start Page

IX. Uncovering Unconscious Bias

How aware of your biases are you?

Welcome to another entry of The Integrated Masculine Man!

A recent conversation with a friend made me realise how unconscious bias plays into everyday interactions—including in this blog. So, I wanted to explore the different types of bias and how we can challenge them.

One of my all-time favourite TED Talks is “How to Outsmart Your Own Unconscious Bias” by Valerie Alexander—an expert on happiness, inclusion, and the advancement of women. In her talk, Valerie dives into the subtle ways our brains influence our decisions without us realising it. She explains that unconscious biases act as mental shortcuts, leading us to make judgments about people based on race, gender, or other characteristics. She also shares practical strategies for recognising and counteracting these biases, encouraging greater awareness and intentionality in our thoughts and actions.

I’ll share the video at the end of this entry for those interested to watch it.

So what is unconscious bias?

end Page
start Stored rows

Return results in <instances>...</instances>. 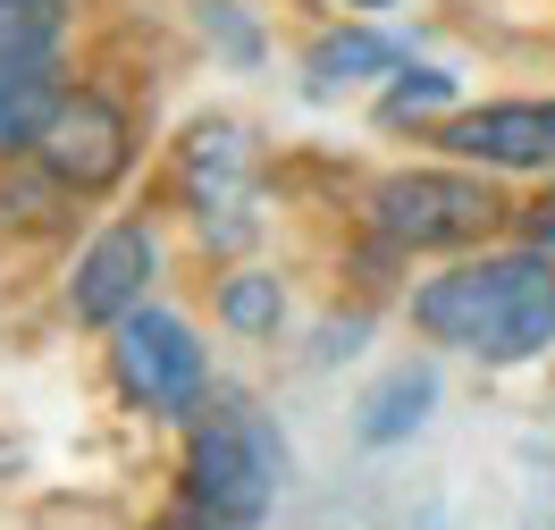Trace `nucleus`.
<instances>
[{
  "label": "nucleus",
  "mask_w": 555,
  "mask_h": 530,
  "mask_svg": "<svg viewBox=\"0 0 555 530\" xmlns=\"http://www.w3.org/2000/svg\"><path fill=\"white\" fill-rule=\"evenodd\" d=\"M413 328L429 346L480 353V362H530L539 346H555V261L539 245L463 261L413 295Z\"/></svg>",
  "instance_id": "nucleus-1"
},
{
  "label": "nucleus",
  "mask_w": 555,
  "mask_h": 530,
  "mask_svg": "<svg viewBox=\"0 0 555 530\" xmlns=\"http://www.w3.org/2000/svg\"><path fill=\"white\" fill-rule=\"evenodd\" d=\"M278 480H286V447L244 404H219L194 429V447H185V505H203V514H219V522H236V530H253L270 514Z\"/></svg>",
  "instance_id": "nucleus-2"
},
{
  "label": "nucleus",
  "mask_w": 555,
  "mask_h": 530,
  "mask_svg": "<svg viewBox=\"0 0 555 530\" xmlns=\"http://www.w3.org/2000/svg\"><path fill=\"white\" fill-rule=\"evenodd\" d=\"M371 219H379L387 245L404 253H454V245H480L488 228L505 219L496 185L488 177H463V169H396L371 194Z\"/></svg>",
  "instance_id": "nucleus-3"
},
{
  "label": "nucleus",
  "mask_w": 555,
  "mask_h": 530,
  "mask_svg": "<svg viewBox=\"0 0 555 530\" xmlns=\"http://www.w3.org/2000/svg\"><path fill=\"white\" fill-rule=\"evenodd\" d=\"M118 388L135 396L143 413H194L203 404V346L194 328L169 312H127L118 320V346H109Z\"/></svg>",
  "instance_id": "nucleus-4"
},
{
  "label": "nucleus",
  "mask_w": 555,
  "mask_h": 530,
  "mask_svg": "<svg viewBox=\"0 0 555 530\" xmlns=\"http://www.w3.org/2000/svg\"><path fill=\"white\" fill-rule=\"evenodd\" d=\"M42 169L60 177V185H76V194H102V185H118L127 177V160H135V135H127V109L102 102V93H68V102L51 109V127H42Z\"/></svg>",
  "instance_id": "nucleus-5"
},
{
  "label": "nucleus",
  "mask_w": 555,
  "mask_h": 530,
  "mask_svg": "<svg viewBox=\"0 0 555 530\" xmlns=\"http://www.w3.org/2000/svg\"><path fill=\"white\" fill-rule=\"evenodd\" d=\"M454 160L480 169H555V102H480L438 127Z\"/></svg>",
  "instance_id": "nucleus-6"
},
{
  "label": "nucleus",
  "mask_w": 555,
  "mask_h": 530,
  "mask_svg": "<svg viewBox=\"0 0 555 530\" xmlns=\"http://www.w3.org/2000/svg\"><path fill=\"white\" fill-rule=\"evenodd\" d=\"M143 286H152V236L143 228H102L85 245V261H76L68 303H76V320L118 328L127 312H143Z\"/></svg>",
  "instance_id": "nucleus-7"
},
{
  "label": "nucleus",
  "mask_w": 555,
  "mask_h": 530,
  "mask_svg": "<svg viewBox=\"0 0 555 530\" xmlns=\"http://www.w3.org/2000/svg\"><path fill=\"white\" fill-rule=\"evenodd\" d=\"M60 102L68 93H60L51 51H0V152H35Z\"/></svg>",
  "instance_id": "nucleus-8"
},
{
  "label": "nucleus",
  "mask_w": 555,
  "mask_h": 530,
  "mask_svg": "<svg viewBox=\"0 0 555 530\" xmlns=\"http://www.w3.org/2000/svg\"><path fill=\"white\" fill-rule=\"evenodd\" d=\"M429 396H438V379H429L421 362H396L379 388L362 396V438H371V447H396L404 429H421V404H429Z\"/></svg>",
  "instance_id": "nucleus-9"
},
{
  "label": "nucleus",
  "mask_w": 555,
  "mask_h": 530,
  "mask_svg": "<svg viewBox=\"0 0 555 530\" xmlns=\"http://www.w3.org/2000/svg\"><path fill=\"white\" fill-rule=\"evenodd\" d=\"M337 76H404V51L379 35H337L312 51V85H337Z\"/></svg>",
  "instance_id": "nucleus-10"
},
{
  "label": "nucleus",
  "mask_w": 555,
  "mask_h": 530,
  "mask_svg": "<svg viewBox=\"0 0 555 530\" xmlns=\"http://www.w3.org/2000/svg\"><path fill=\"white\" fill-rule=\"evenodd\" d=\"M68 26V0H0V51H51Z\"/></svg>",
  "instance_id": "nucleus-11"
},
{
  "label": "nucleus",
  "mask_w": 555,
  "mask_h": 530,
  "mask_svg": "<svg viewBox=\"0 0 555 530\" xmlns=\"http://www.w3.org/2000/svg\"><path fill=\"white\" fill-rule=\"evenodd\" d=\"M219 320L228 328H278V279H261V270L228 279L219 286Z\"/></svg>",
  "instance_id": "nucleus-12"
},
{
  "label": "nucleus",
  "mask_w": 555,
  "mask_h": 530,
  "mask_svg": "<svg viewBox=\"0 0 555 530\" xmlns=\"http://www.w3.org/2000/svg\"><path fill=\"white\" fill-rule=\"evenodd\" d=\"M454 93V76H438V68H404V85H396V93H387V127H404V118H413V109H429V102H447Z\"/></svg>",
  "instance_id": "nucleus-13"
},
{
  "label": "nucleus",
  "mask_w": 555,
  "mask_h": 530,
  "mask_svg": "<svg viewBox=\"0 0 555 530\" xmlns=\"http://www.w3.org/2000/svg\"><path fill=\"white\" fill-rule=\"evenodd\" d=\"M210 26L228 35V51H236V60H253V26H244V17L228 9V0H210Z\"/></svg>",
  "instance_id": "nucleus-14"
},
{
  "label": "nucleus",
  "mask_w": 555,
  "mask_h": 530,
  "mask_svg": "<svg viewBox=\"0 0 555 530\" xmlns=\"http://www.w3.org/2000/svg\"><path fill=\"white\" fill-rule=\"evenodd\" d=\"M160 530H236V522H219V514H203V505H185V496H177L169 514H160Z\"/></svg>",
  "instance_id": "nucleus-15"
},
{
  "label": "nucleus",
  "mask_w": 555,
  "mask_h": 530,
  "mask_svg": "<svg viewBox=\"0 0 555 530\" xmlns=\"http://www.w3.org/2000/svg\"><path fill=\"white\" fill-rule=\"evenodd\" d=\"M530 245H539V253H555V194L539 203V211H530Z\"/></svg>",
  "instance_id": "nucleus-16"
},
{
  "label": "nucleus",
  "mask_w": 555,
  "mask_h": 530,
  "mask_svg": "<svg viewBox=\"0 0 555 530\" xmlns=\"http://www.w3.org/2000/svg\"><path fill=\"white\" fill-rule=\"evenodd\" d=\"M346 9H387V0H346Z\"/></svg>",
  "instance_id": "nucleus-17"
}]
</instances>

end Stored rows

_Given request_
In the blog entry on unconscious bias, who gave the TED Talk that the writer calls an all-time favorite? The material above comes from a different source than the blog entry.

_Complete output_
Valerie Alexander